# Making Powders using dehydrator



## walking dude (Sep 29, 2008)

i could of SWORN i posted this somewhere else, but i searched all over. so i must not of

First one i made was jap powder........i cut in half, de-seeded, and de-ribbed.......for my first powder, thought i would see how hot this one is, and if its too mild, will leave ribs in next time. do NOT leave seeds in. when you powder up the skins, the seeds will make your powder bitter

Japs on the dehydrator








you do the same with any FRESH peppers

here's some powders i made







i used a coffee grinder to grind these up. if you try this, buy a new grinder. you DON"T want to grind coffee in this after wards......

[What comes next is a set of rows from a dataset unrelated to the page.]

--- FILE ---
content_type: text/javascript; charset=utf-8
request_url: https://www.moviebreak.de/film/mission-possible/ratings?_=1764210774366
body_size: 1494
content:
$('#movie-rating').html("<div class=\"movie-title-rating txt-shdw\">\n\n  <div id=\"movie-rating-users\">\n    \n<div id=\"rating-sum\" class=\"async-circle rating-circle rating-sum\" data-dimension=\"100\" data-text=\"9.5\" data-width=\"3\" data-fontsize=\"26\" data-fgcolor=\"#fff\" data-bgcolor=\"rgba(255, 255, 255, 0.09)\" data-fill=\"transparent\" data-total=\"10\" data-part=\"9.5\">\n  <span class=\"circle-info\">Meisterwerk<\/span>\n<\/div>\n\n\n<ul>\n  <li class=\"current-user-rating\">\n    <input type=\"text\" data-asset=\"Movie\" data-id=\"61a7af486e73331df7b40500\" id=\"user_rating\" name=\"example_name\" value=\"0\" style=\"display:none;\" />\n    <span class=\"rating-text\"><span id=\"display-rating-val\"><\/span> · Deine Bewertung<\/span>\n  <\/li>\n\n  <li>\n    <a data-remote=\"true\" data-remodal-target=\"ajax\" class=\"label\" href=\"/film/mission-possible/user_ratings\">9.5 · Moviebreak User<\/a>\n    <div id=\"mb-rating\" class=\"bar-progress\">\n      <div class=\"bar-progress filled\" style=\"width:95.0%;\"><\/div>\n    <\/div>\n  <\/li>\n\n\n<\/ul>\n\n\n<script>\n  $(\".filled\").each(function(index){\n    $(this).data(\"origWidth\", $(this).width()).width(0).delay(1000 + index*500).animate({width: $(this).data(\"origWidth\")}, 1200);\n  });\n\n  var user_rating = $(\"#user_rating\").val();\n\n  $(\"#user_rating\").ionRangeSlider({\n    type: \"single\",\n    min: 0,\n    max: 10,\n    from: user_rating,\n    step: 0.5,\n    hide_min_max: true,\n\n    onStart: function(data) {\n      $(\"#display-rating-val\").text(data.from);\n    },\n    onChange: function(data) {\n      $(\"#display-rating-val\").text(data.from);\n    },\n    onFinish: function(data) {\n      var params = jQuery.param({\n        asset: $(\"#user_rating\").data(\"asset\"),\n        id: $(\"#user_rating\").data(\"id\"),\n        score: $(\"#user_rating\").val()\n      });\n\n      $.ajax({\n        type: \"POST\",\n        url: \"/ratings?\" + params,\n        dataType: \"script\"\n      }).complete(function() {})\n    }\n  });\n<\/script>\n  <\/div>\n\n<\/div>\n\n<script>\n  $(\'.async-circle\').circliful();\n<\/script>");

lower right is the jap powder
lower left is crushed red pepper flakes.........you dry WHOLE peppers, your choice. I do em after they turn red on the vine, then dehydrate till they snap, put in a plastic ziplock baggie, and use a rolling pin to crush. the rolling pin won't crush em all, so just use your fingers on the OUTSIDE of the baggie to crush up any shells and didn't break up to the point where YOU like it

uppper left is the cayenne powder i make

uppper right is the dehydrated red peppers i will use for crushed red peppers. I used a combo of sweet nanner (to keep the heat down somewhat) hot wax, italian roasters, garden salsa, anahiems, and cayennes. You adjust the heat of this mixture by the ratio of hot peppers to mild peppers.......

now if you dehydrate the peppers for storage, then make powder as you go, you take the peppers, and roast em abit. Here is a link to better explain how to roast em, so you can then grind them.........


http://www.smokingmeatforums.com/for...ad.php?t=13342

and another 

http://absolutely.scrump-tio.us/make...-chili-powder/

http://www.texascooking.com/features...hilepowder.htm

and prob. the best

http://www.meatwave.com/blog.php?ID=40

hope this helps


----------



## smokeguy (Sep 29, 2008)

Thanks for the tips and links.  I'll certainly be doing this!


----------



## grothe (Sep 29, 2008)

Thanks for the post and the links Dude. I'll be dryin more peppers this week!!


----------



## richoso1 (Sep 29, 2008)

Great post Dude, thanks.


----------



## nomorecoop (Sep 29, 2008)

I use a cheap coffee grinder to grind my peppers into powder.  Works great & is very easy.

Be sure to either clean the grinder very well afterwards or use a different one for coffee.  With a good cleaning, it's no big deal.


----------



## sumosmoke (Sep 29, 2008)

Nice post, Dude. Now that I've started growing japs and other peppers, I may give this process a whirl.


----------



## smokebuzz (Sep 29, 2008)

i dehydate peppers,onion,garlic at tymes, i think it makes for a better rub. havent done it for awhile, but may start again soon. i always put the dehydrater in the garage when i do peppers, the dots are sensitive to it when it's in the house.


----------



## white cloud (Sep 29, 2008)

I am afraid of dehydrating now after the garage incident. beside I need a new machine. Looks good Steve


----------